2017 is proving to be a stressful and costly year for asset managers. The terms of the UK’s exit from the EU will continue to be the subject of extensive debate, both politically and in the press. At the same time, MiFID II is just around the corner, coming into force in January 2018 after having been put back a year due to the complexity of its implementation.

MiFID II recasts and broadens MiFID (the EU’s Markets in Financial Instruments Directive) in response to the financial crisis. It will change the way asset managers operate and not just in terms of enhanced investor protection. The new rules affecting allocation of costs for research, the impact on the fixed income market, the prohibition on payments to financial advisers and the new significantly more onerous reporting requirements are all major issues for the industry players to deal with. One commentator has estimated that MiFID II will cost the financial services industry more than EUR 2.5 billion to implement. And smaller players will be hit hardest, having less ability to absorb these hefty costs.

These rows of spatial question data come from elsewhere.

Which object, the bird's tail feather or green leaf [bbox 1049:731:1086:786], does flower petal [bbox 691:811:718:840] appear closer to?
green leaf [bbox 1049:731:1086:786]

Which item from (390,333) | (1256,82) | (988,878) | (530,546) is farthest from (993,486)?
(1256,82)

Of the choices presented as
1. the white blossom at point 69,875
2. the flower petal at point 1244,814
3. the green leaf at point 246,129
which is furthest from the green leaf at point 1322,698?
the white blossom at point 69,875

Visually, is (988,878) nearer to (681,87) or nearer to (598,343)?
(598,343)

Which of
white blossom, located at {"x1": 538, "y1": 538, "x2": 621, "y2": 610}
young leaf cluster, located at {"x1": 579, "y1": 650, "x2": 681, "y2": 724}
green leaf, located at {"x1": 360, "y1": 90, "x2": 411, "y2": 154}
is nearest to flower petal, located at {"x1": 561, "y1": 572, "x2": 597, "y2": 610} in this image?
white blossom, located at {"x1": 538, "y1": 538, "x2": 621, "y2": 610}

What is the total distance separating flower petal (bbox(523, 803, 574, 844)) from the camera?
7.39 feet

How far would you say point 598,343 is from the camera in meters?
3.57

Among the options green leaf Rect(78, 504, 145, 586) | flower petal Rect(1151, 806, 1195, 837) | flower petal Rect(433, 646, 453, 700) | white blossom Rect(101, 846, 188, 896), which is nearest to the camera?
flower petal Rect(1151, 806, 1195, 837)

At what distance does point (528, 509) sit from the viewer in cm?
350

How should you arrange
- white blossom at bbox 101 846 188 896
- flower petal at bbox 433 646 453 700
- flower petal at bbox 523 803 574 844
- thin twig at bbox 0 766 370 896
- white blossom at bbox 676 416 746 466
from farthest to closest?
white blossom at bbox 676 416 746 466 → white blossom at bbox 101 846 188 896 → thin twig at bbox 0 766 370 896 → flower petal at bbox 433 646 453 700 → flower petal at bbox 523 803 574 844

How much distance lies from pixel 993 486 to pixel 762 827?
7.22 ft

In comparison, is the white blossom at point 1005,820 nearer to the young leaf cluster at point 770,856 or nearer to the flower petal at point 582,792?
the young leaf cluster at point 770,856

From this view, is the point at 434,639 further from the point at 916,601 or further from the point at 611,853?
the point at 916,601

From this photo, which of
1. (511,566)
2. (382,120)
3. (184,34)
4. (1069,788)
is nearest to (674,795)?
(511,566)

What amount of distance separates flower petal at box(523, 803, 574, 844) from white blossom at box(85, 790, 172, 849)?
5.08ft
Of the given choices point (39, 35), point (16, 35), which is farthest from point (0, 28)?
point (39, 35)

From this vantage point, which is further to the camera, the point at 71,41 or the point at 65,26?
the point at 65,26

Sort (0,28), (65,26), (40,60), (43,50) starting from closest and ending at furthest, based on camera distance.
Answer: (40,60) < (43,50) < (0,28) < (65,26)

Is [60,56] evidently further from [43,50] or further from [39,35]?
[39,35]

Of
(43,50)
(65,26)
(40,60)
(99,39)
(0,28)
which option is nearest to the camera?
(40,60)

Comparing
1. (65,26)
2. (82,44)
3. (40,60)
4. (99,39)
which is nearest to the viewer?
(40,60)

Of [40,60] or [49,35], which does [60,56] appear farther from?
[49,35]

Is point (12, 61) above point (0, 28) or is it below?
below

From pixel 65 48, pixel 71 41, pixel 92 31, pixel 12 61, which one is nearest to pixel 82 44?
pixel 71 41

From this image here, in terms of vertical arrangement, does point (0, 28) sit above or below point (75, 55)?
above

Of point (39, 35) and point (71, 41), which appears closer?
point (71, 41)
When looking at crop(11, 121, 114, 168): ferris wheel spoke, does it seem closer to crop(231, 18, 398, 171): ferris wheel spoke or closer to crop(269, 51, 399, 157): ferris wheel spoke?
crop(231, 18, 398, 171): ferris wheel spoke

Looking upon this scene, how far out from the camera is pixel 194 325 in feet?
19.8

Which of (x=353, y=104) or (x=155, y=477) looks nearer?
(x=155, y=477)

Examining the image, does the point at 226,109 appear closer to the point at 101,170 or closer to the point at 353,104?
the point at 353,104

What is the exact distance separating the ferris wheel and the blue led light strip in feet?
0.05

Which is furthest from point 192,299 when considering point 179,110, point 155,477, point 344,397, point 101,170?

As for the UK’s proposed exit from the EU (the UK has yet to formally pull that trigger) we can expect the UK’s financial services industry to be significantly impacted. However, quite what that impact will be is as yet unknown and will depend on what model is eventually negotiated for the relationship between the UK and the EU in place of the UK’s current position as a full member of the EU. Of particular relevance for asset managers will be what the UK’s access to EU markets will look like. Currently, asset managers along with other UK authorised firms have full access to EU markets under passporting rights, which allow them to carry on business in another EEA state whether or not through a branch.